Composite materials based on zeolite stilbite from Faroe Islands for the removal of fluoride from drinking water

Abstract

Abstract In this work, three samples of the zeolite stilbite from the Faroe Islands have been used to prepare zeolite/hydroxyapatite composite materials that have been tested for the removal of fluoride present as geogenic contaminant in underground water. The Faroe Islands are an archipelago in the North Atlantic that have volcanic origins of Paleocene and early Eocene age. Early reports on the presence of zeolites in the Faroe Islands indicate abundance of chabazite, analcite, mesolite, heulandites, and stilbite, with heulandite and stilbite dominant in the northern and northwestern part of the islands. Further investigations of the Faroese Geological Survey yielded zeolitic phases in Vestmanna, Streymoy, Morkranes, and Eysturoy, as well as in the sea tunnel that connects the island of Eysturoy with the island of Borðoy. Three stilbite samples coming from these locations have been used with the aim of producing composite materials for fluoride removal. For this purpose, the samples were exposed to a phosphate solution at room temperature for selected periods of time, in such a way that a hydroxyapatite layer develops on the surface of the zeolite crystals. The resulting composites consist of approximately 93% zeolite and 7% nano-hydroxyapatite, which is the active phase for fluoride removal. Excess fluoride (above 1.5 mg/L according to WHO) in drinking waters provokes dental or skeletal fluorosis, an endemic health problem in more than 25 countries.

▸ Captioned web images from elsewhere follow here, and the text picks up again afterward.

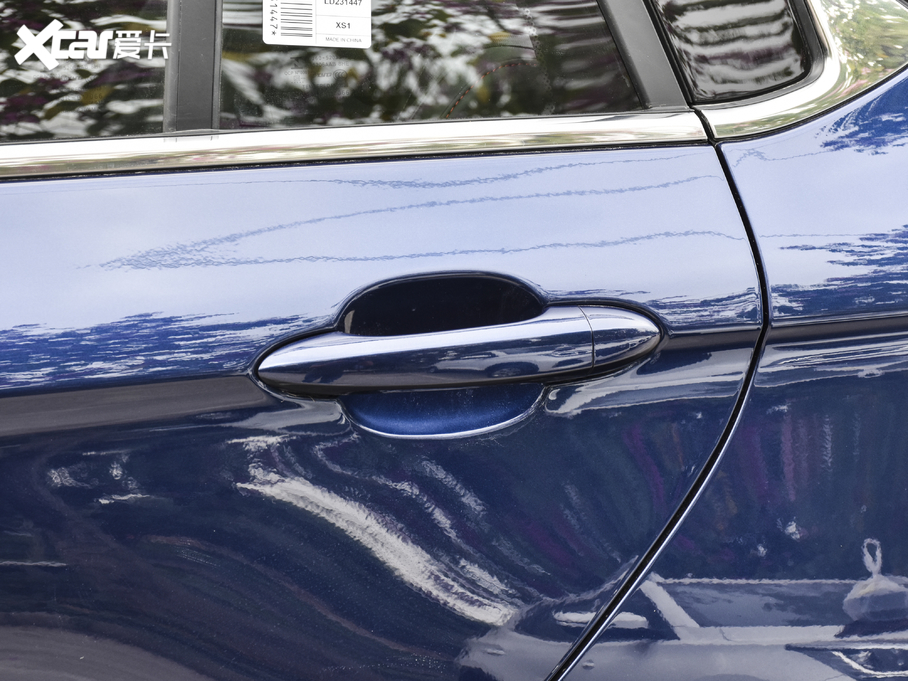 20215 PLUS С 1.5T CVTPLUS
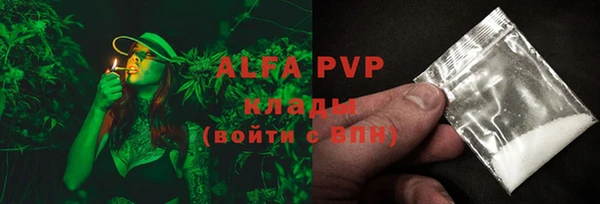 крисы Волосово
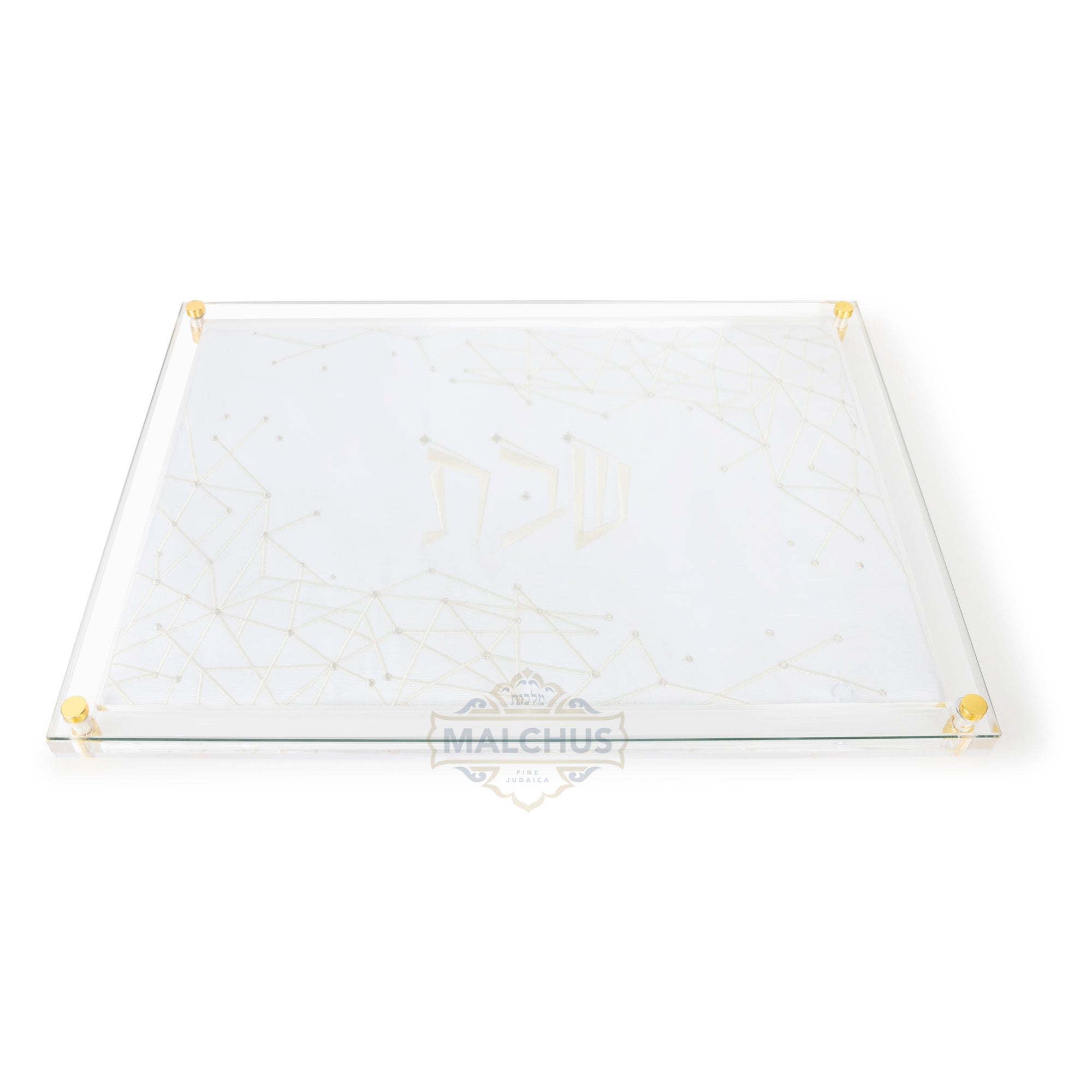 Glass Challah Board #920 Linen-look - Shabbos Accessories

The defluoridation studies in our work are performed using real waters from Spain with initial [F–] of 7.1 mg/L. The capacity of the Faroe Islands stilbite-based adsorbent reaches 0.3 mg F–/g, showing similar behavior regardless of the stilbite sample used. The impact of the particle size of stilbite in the final defluoridation capacity is remarkable. An increase in the particle size leads to a dramatic decrease in the surface area, affecting the growth of the nano–hydroxyapatite on the zeolite surface and hindering, as a result, its capacity to remove fluoride. Interestingly, electron microscopy and X–ray powder diffraction results clearly show that nano–hydroxyapatite grow on the zeolite surface with a preferential orientation that maximizes the exposure of the (001) face containing the active sites for defluoridation, thus explaining the high F-removal efficiency of these materials.